#### [The task]
Leave out the pictures and set down exactly the lines from the start of the listing through the one with "Horse And Buggy, Real Photo Type Postcard", both included.

#### [Stored data]

■ ■ ■ ■ ■

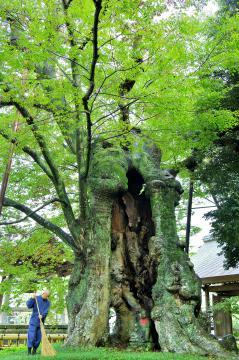 地蔵を抱く樹齢1600年の大ケヤキ=取手市下高井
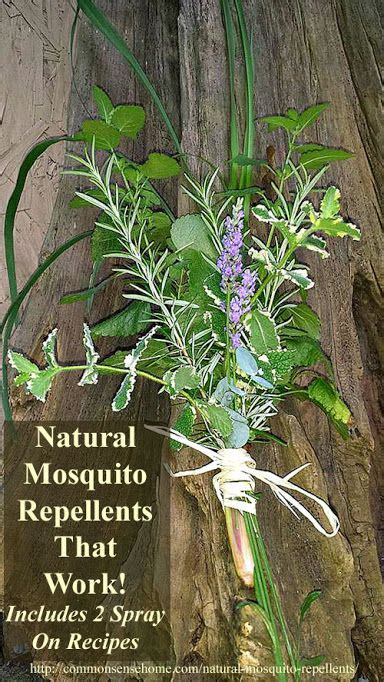 natural mosquito repellents mosquitoes mosquito control and insect repellent on pinterest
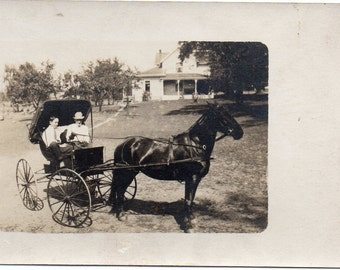 Horse And Buggy, Real Photo Type Postcard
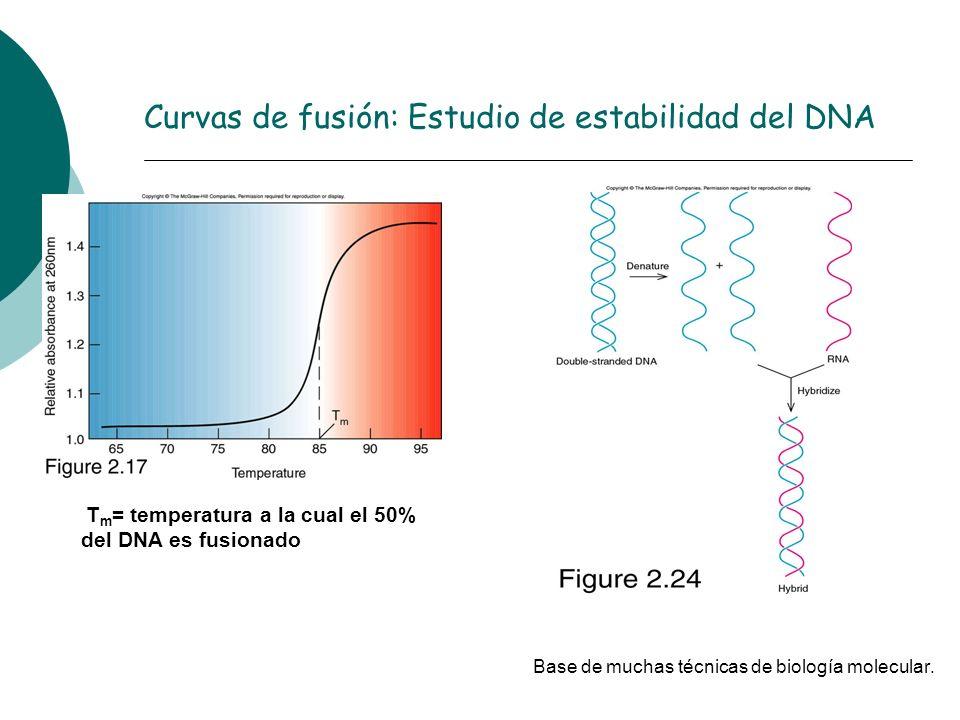Curvas de fusión: Estudio de estabilidad del DNA T m = temperatura a la cual el 50% del DNA es fusionado Base de muchas técnicas de biología molecular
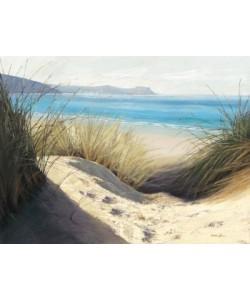 Caroline Atkinson, Dune Shadows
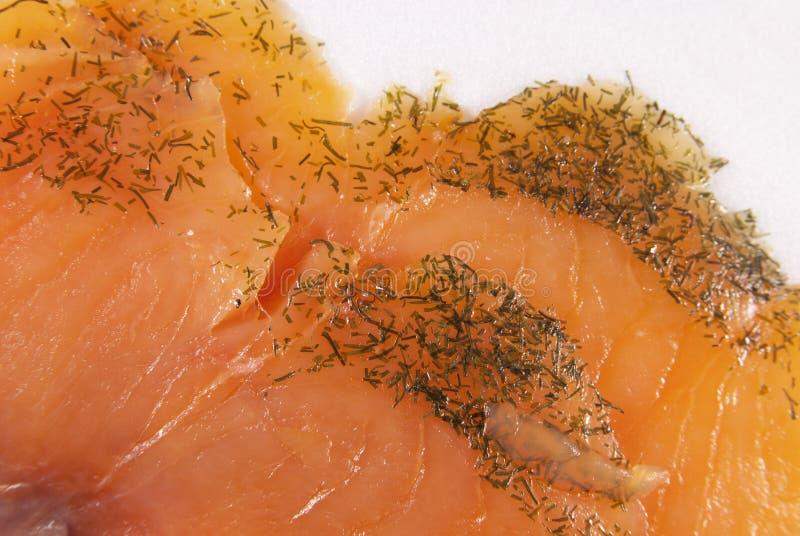 Salmones con un eneldo foto de archivo libre de regalías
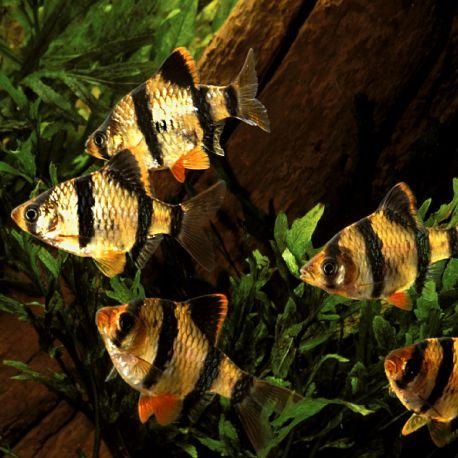Capoeta Tetrazona-Barbus de Sumatra 2-3cm
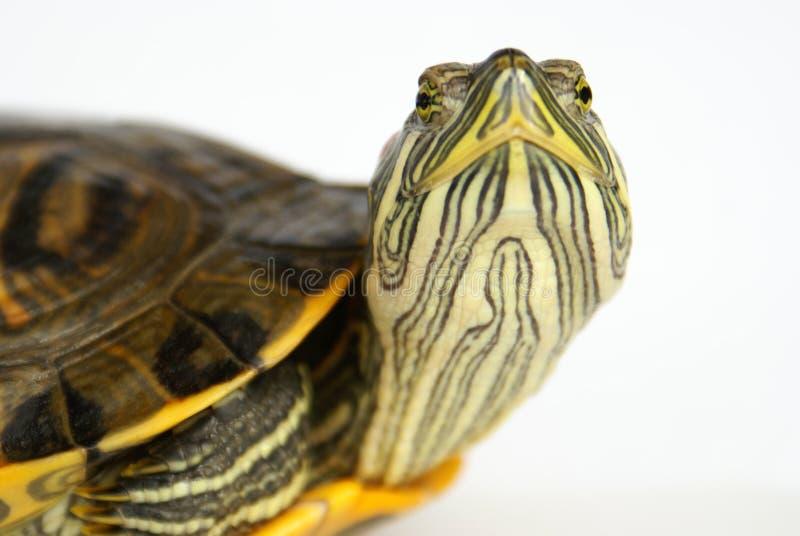 Pond terrapin. Pond terrapin close-up, raised head (face stock photo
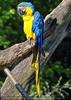 Papageien Schwarm 01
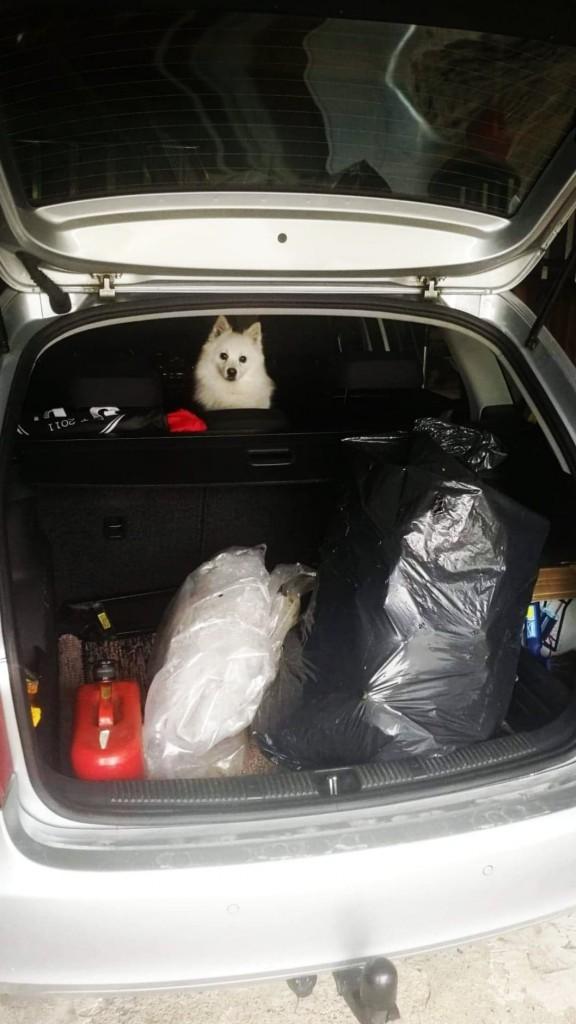 Taggad hund i bil
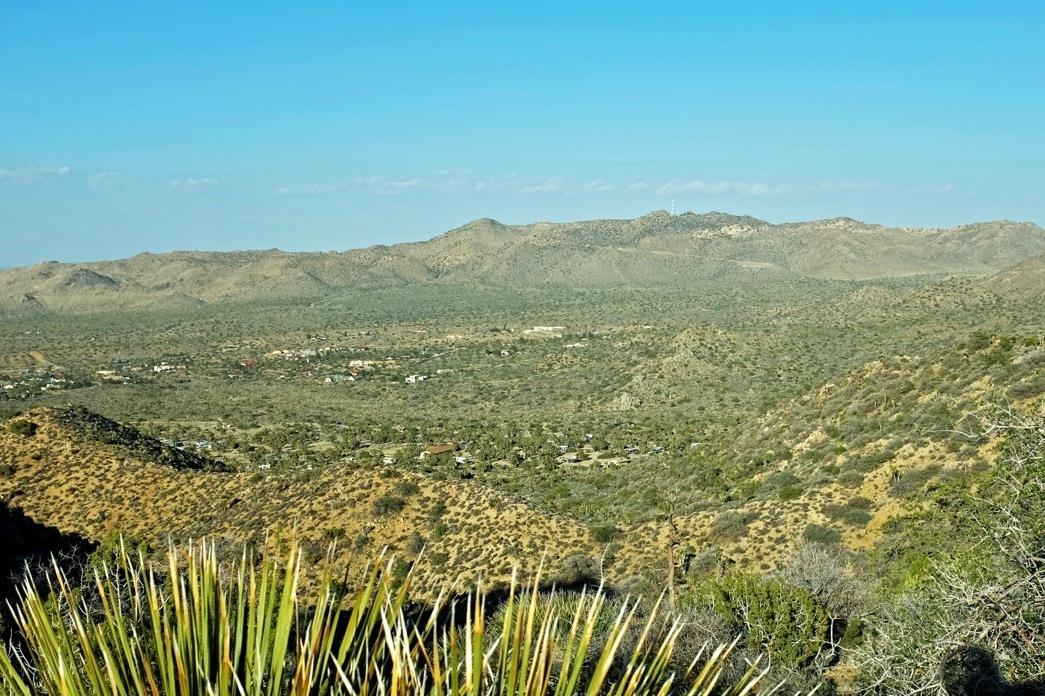 High-View Nature trail Joshua Tree NP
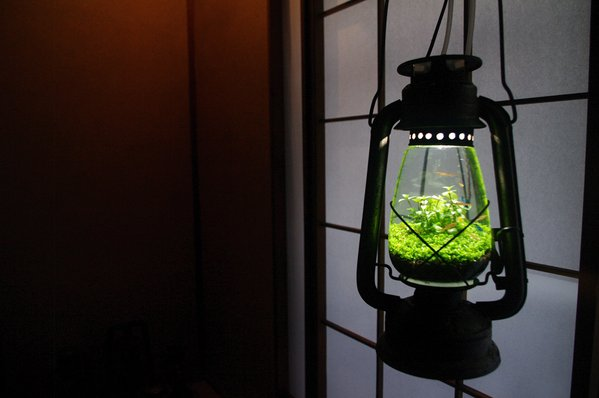lamp_watertank2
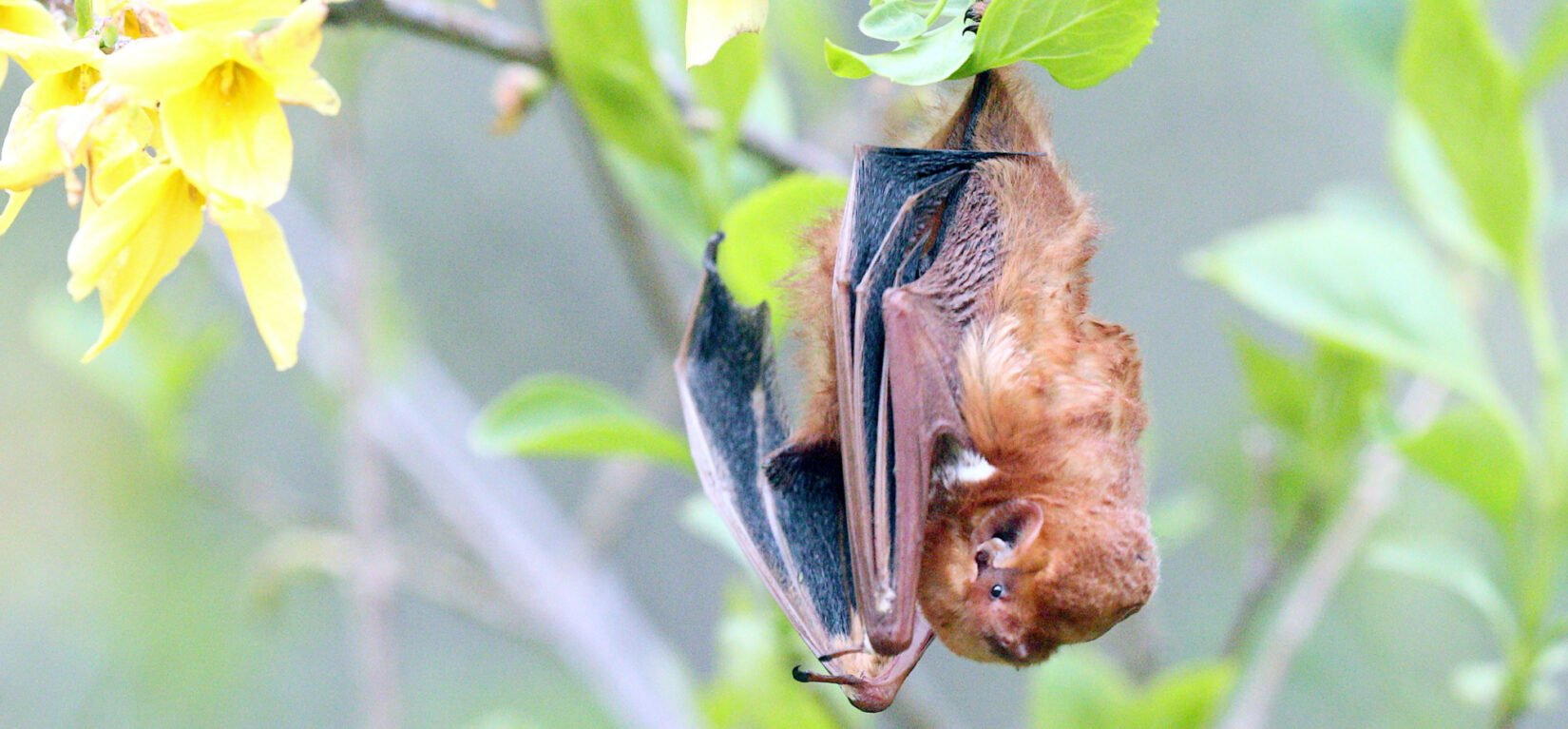 The bat is pictured hanging upside down from a leafy branch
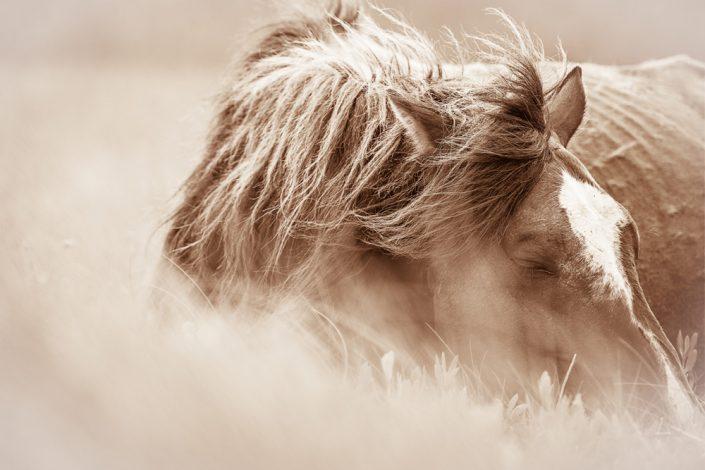 Lisa Cueman's Field of Dreams, Sepia Fine Art Horse Photography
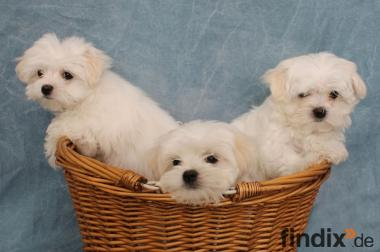 Hunde Welpen In Munchen Bayern Abzugeben Findix De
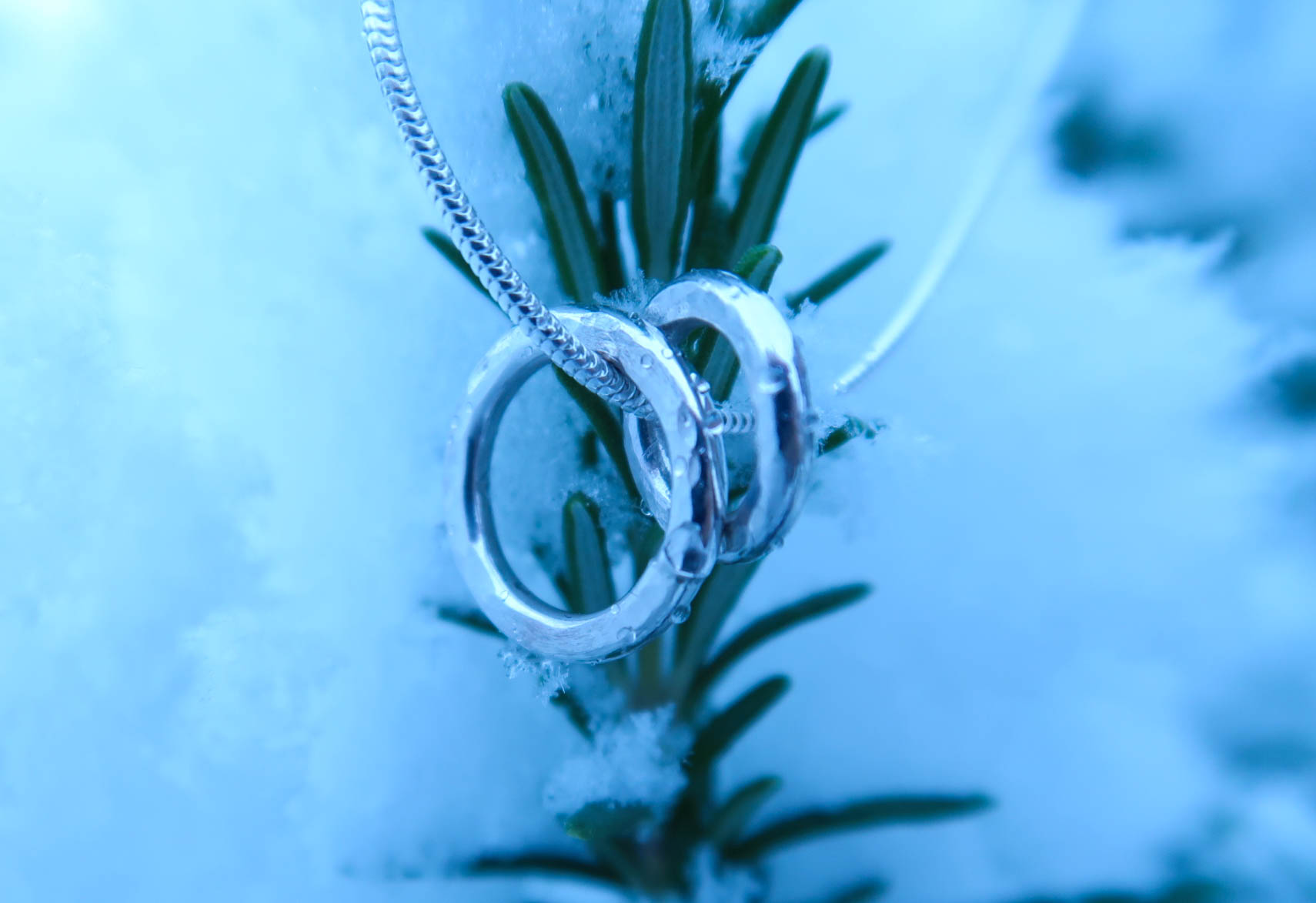 Silver Necklace from Nude Jewellery hanging on a snow covered rosemary branch.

■ ■ ■ ■ ■

#### [Task result]
 地蔵を抱く樹齢1600年の大ケヤキ=取手市下高井
 natural mosquito repellents mosquitoes mosquito control and insect repellent on pinterest
 Horse And Buggy, Real Photo Type Postcard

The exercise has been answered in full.